Textauszug:
§
Anselm Kiefer besetzte Europa mit seiner Kunst

In diesen Aufnahmen inszeniert sich der junge Mann mit schütterem Haar und Nickelbrille in einer Fantasieuniform mit Reiterstiefeln. Hitlers Geste der Eroberung lächerlich zu machen, war 1969 noch ein Novum. Anselm Kiefer handelte sich prompt den Vorwurf ein, "Post-Faschist" zu sein.

Kiefers Kunstinszenierung kam nicht überall gut an Bild: Anselm Kiefer

Anselm Kiefer ist Friedenspreisträger des Deutschen Buchhandels und einer der gefragtesten Künstler der Welt. Er stellt in den bedeutendsten Museen zwischen Deutschland und Japan aus. Und er ist der Repräsentant einer Generation, die sich schon früh kritisch mit Nazi-Deutschland und der eigenen Herkunft auseinandersetzte. Er ist unbequem als Künstler. Einer, der tief bohrt - so tief, bis es wehtut.

Kiefer und die Nazi-Zeit

Kiefer, der am 8. März 1945, zwei Monate vor der offiziellen Kapitulation Deutschlands, im schwäbischen Donaueschingen zur Welt kam, trug immer schwer an der Last des Krieges. Als er nach seinem Studium an der Kunsthochschule in Karlsruhe und an der Kunstakademie Düsseldorf bei Joseph Beuys damit anfing, Kunstwerke der Öffentlichkeit zu präsentieren, ging es ihm auch darum, eine persönliche Schuldfrage zu klären: seine eigenen Verstrickungen in den Nationalsozialismus. Kiefer wollte für sich selbst herausfinden, welche Spuren die Nazi-Zeit bei ihm hinterlassen hatte. Vergangenheitsbewältigung, die germanische sowie antike Mythologie und später auch die jüdische Mystik sind bis heute seine Leitthemen. Seine Gemälde - meist große Formate - verwandelt er mit Feuer und Stroh in Landschaften der Verwüstung - Anspielungen auf die deutsche Geschichte.
§
Auszüge aus Daten mit räumlichen Fragen
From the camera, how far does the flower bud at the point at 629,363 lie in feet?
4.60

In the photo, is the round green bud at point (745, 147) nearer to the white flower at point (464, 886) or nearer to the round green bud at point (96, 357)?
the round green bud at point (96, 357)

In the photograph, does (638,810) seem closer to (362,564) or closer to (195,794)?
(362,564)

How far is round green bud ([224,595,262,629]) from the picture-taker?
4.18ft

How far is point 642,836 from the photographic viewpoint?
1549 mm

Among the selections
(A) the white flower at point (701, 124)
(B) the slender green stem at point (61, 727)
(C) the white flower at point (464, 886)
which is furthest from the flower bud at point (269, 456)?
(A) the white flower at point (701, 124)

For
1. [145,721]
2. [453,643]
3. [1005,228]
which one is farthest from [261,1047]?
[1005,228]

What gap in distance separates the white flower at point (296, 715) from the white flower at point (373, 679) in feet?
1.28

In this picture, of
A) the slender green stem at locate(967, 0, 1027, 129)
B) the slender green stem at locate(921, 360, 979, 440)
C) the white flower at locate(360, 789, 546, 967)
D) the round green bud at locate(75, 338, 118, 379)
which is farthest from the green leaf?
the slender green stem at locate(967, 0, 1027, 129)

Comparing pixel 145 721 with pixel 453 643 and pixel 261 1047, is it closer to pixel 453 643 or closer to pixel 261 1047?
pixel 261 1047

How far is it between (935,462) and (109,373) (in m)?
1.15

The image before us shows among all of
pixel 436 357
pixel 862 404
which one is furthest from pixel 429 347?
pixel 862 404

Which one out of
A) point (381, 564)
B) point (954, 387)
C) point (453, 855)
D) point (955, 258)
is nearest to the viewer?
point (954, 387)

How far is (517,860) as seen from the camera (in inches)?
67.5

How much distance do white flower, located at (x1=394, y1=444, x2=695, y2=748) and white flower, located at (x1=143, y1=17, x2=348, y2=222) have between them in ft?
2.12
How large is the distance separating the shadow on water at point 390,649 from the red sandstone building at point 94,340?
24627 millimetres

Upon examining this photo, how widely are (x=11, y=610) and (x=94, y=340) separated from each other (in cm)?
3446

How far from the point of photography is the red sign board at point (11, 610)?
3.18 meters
§
Zur Aufgabe: Kopiere aus dem Text über Anselm Kiefer wortgetreu die Stelle, die mit „In diesen Aufnahmen“ anfängt und bis einschließlich „bis es wehtut.“ geht.

Endergebnis:
In diesen Aufnahmen inszeniert sich der junge Mann mit schütterem Haar und Nickelbrille in einer Fantasieuniform mit Reiterstiefeln. Hitlers Geste der Eroberung lächerlich zu machen, war 1969 noch ein Novum. Anselm Kiefer handelte sich prompt den Vorwurf ein, "Post-Faschist" zu sein.

Kiefers Kunstinszenierung kam nicht überall gut an Bild: Anselm Kiefer

Anselm Kiefer ist Friedenspreisträger des Deutschen Buchhandels und einer der gefragtesten Künstler der Welt. Er stellt in den bedeutendsten Museen zwischen Deutschland und Japan aus. Und er ist der Repräsentant einer Generation, die sich schon früh kritisch mit Nazi-Deutschland und der eigenen Herkunft auseinandersetzte. Er ist unbequem als Künstler. Einer, der tief bohrt - so tief, bis es wehtut.